A rare photo of the author's father (second from left) in 1939 or 1940 with other young men from his home town who enlisted in the German military.

Quitting the master race

A Daughter’s Search Journey to Break the Bonds of Hate seeks to answer a pressing question for our times: How do ordinary otherwise decent people become mesmerized by a doctrine of hate? How can its grip be broken? In looking for answers, Barbara Leimsner confronts the past to discover how one ordinary man--her adored German papa--in his youth became thoroughly indoctrinated with Nazi ideology. Its hateful tentacles reached into her young life as he filled her head with beliefs about Aryan superioroity, racist stereotypes, and conspiracy theories.

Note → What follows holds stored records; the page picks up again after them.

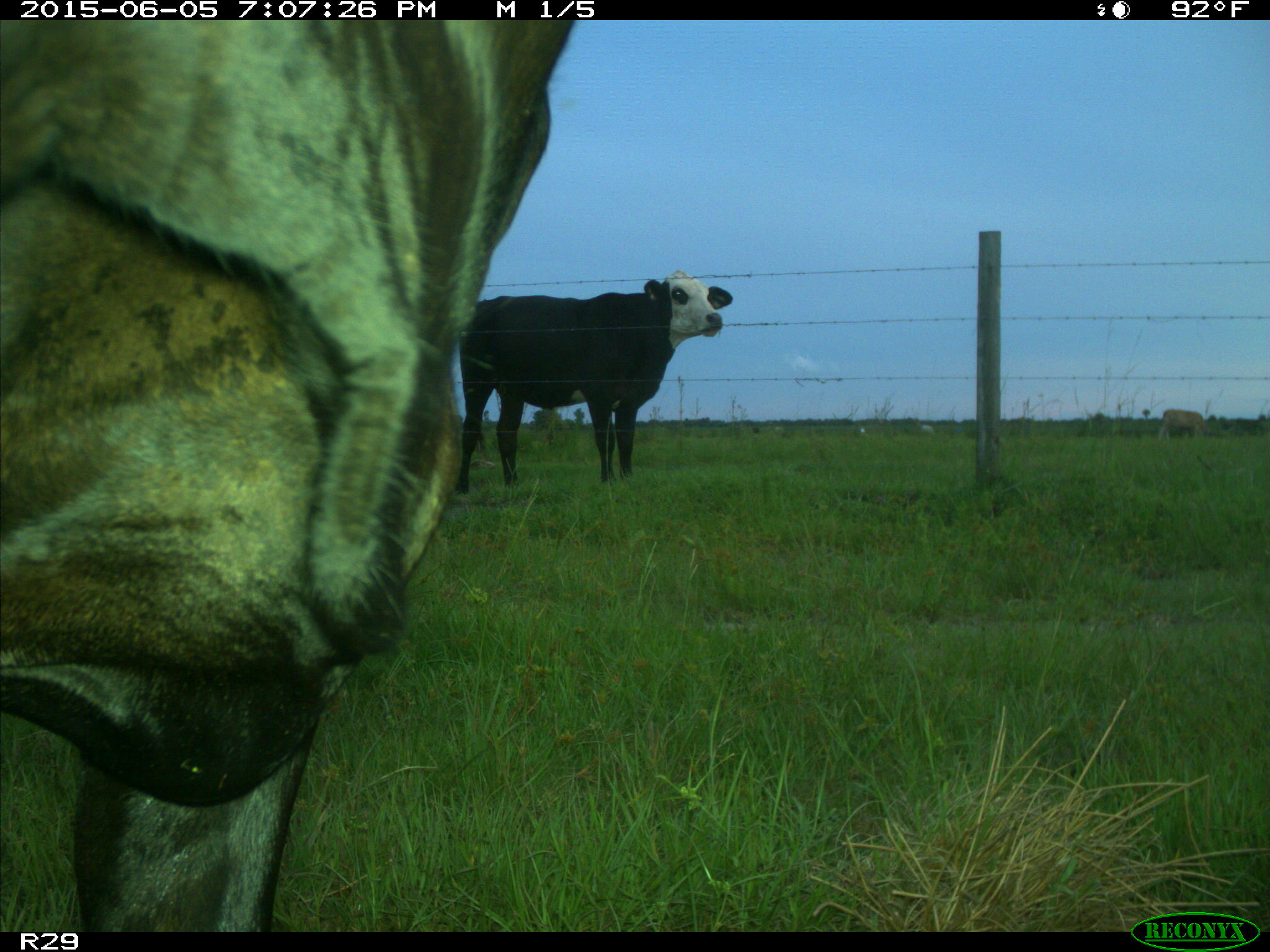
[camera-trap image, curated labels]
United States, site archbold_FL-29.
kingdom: Animalia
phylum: Chordata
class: Mammalia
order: Artiodactyla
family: Bovidae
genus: Bos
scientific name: Bos taurus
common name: domestic cow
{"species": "Bos taurus (domestic cow)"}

Leimsner sweeps the reader from immigrant working-class life in 1960s suburban Ontario, back to fascism's rise in her father's former Sudeten homeland and into war.

As she weaves together the roots of her shameful inheritance, she also discovers deeper truths about herself--and the cure for hate.

 

This thoughtful, highly readable, compelling story will appeal to anyone concerned about the rise of racism, nationalism, and far-right ideologies today and everyone interested in the Nazi legacy of hate. It will speak to those with German ancestry grappling with that past, and readers interested in the immigrant experience, issues of inter-generational memory, identity, and trauma.